Closed Captioning Improves Literacy in Children (and Adults!)

The statistics are astounding: 42 million American adults are illiterate and 50 million are unable to read higher than a 4th-grade reading level. Studies show that frequent reading improves reading proficiency, although sadly, according to the “Washington Post,” only one in four Americans actually read a book in the past year. Instead of reading books, the average child in America watches 20 hours of TV each week. How do we remedy this ongoing problem? What if watching television could actually improve literacy?

According to studies conducted in Finland, it can! Children in Finland watch as much TV as Americans and even attend school less. Yet, they rank higher in educational achievement and literacy. Jim Trelease states in “The Read-Aloud Handbook” that Finland’s high test scores are due to their use of closed captions.  Children in Finland want to watch American sitcoms but are only able to understand them by watching the Finnish words at the bottom of the screen. Therefore, they must read to watch!
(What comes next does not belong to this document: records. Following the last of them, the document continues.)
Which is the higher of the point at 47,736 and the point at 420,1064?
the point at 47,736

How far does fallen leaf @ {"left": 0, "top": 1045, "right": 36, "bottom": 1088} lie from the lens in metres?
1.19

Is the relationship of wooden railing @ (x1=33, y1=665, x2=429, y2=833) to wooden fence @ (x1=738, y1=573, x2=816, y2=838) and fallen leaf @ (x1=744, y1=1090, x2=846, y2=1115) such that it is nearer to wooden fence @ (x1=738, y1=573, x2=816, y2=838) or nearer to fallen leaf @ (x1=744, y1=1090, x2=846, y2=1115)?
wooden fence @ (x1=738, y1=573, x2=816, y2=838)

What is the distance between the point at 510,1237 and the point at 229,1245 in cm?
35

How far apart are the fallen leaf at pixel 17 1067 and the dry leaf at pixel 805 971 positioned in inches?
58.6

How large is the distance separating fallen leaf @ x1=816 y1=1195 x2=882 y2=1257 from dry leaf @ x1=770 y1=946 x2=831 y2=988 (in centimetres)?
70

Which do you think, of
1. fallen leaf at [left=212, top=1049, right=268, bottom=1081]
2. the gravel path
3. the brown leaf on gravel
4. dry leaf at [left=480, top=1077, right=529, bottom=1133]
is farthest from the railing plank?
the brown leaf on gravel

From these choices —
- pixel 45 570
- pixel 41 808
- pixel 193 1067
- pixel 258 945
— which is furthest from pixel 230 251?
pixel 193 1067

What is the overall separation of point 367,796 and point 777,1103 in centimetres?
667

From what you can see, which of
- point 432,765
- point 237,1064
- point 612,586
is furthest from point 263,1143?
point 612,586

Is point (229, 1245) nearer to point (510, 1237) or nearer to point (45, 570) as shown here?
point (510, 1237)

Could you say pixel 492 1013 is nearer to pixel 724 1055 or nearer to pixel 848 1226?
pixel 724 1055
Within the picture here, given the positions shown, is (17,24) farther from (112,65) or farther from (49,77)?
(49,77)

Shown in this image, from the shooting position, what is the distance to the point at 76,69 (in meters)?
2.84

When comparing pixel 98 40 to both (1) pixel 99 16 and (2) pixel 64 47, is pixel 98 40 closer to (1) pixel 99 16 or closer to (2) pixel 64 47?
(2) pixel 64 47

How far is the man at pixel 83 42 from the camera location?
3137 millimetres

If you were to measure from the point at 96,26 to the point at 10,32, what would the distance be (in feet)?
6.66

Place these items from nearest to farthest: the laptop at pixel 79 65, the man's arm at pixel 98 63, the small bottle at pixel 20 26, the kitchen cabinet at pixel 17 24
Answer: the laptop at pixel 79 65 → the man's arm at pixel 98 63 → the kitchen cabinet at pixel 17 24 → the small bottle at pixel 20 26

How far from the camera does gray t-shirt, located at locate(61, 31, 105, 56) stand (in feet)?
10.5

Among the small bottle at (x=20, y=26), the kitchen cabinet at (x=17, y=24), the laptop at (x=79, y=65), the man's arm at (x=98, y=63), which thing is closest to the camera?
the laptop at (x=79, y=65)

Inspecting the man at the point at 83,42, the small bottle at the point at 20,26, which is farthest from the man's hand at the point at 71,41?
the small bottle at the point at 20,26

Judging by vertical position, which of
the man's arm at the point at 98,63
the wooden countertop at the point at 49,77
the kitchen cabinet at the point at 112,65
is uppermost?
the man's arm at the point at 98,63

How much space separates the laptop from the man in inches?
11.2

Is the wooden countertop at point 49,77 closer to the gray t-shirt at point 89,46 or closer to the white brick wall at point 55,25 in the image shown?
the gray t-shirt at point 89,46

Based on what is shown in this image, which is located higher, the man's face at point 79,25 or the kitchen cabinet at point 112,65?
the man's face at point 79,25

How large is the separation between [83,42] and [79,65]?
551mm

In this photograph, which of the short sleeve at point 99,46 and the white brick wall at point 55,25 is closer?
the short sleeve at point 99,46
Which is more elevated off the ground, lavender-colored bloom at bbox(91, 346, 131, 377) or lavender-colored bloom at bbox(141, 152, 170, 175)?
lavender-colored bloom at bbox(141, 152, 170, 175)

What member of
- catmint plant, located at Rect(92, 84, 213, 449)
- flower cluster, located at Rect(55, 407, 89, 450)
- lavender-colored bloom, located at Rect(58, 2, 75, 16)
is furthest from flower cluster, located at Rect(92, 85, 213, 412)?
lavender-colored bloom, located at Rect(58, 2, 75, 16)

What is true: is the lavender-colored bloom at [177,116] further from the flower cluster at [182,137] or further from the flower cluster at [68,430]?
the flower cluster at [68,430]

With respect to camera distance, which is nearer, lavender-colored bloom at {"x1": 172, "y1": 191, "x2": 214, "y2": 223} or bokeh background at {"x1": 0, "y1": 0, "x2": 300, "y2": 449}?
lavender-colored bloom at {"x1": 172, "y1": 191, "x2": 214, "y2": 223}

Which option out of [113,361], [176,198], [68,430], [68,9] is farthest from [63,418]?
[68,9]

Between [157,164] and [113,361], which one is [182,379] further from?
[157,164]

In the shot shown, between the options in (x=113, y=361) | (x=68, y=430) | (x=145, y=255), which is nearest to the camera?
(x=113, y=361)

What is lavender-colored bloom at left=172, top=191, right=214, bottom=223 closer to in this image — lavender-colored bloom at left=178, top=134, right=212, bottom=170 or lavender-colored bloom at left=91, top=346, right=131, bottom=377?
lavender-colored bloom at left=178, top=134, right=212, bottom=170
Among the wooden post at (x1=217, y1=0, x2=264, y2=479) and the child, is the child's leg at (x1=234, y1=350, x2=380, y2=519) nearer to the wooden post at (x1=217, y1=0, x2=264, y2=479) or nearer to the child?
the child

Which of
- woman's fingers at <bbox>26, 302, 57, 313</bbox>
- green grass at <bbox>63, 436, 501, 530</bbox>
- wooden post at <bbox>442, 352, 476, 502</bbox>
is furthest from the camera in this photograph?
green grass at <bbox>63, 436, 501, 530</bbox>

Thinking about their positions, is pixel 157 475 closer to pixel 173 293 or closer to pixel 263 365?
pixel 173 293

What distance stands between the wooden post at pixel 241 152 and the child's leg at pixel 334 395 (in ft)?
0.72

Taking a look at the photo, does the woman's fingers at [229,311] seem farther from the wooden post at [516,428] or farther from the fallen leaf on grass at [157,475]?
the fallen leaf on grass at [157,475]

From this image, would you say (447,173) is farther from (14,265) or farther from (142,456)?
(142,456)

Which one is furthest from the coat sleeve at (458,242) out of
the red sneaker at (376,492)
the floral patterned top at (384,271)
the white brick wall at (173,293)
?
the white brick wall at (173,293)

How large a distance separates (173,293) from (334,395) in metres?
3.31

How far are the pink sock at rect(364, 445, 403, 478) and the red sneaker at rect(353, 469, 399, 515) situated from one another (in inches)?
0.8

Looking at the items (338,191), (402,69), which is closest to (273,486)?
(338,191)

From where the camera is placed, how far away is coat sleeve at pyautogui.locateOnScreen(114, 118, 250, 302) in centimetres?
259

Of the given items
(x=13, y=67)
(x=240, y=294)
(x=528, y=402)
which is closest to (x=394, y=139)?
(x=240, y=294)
Victoria Winterhalter Brame conducted her own study after reading Trealease’s book. In her article “TV that Teaches: Using Closed Captions,” she writes about introducing her daughter to closed captioning at a young age and that once her daughter started Kindergarten, she began to recognize her vocabulary words on the screen while watching television.

Perhaps there is a simple solution to this nationwide problem of illiteracy and reading deficiency: turn on the closed- captions!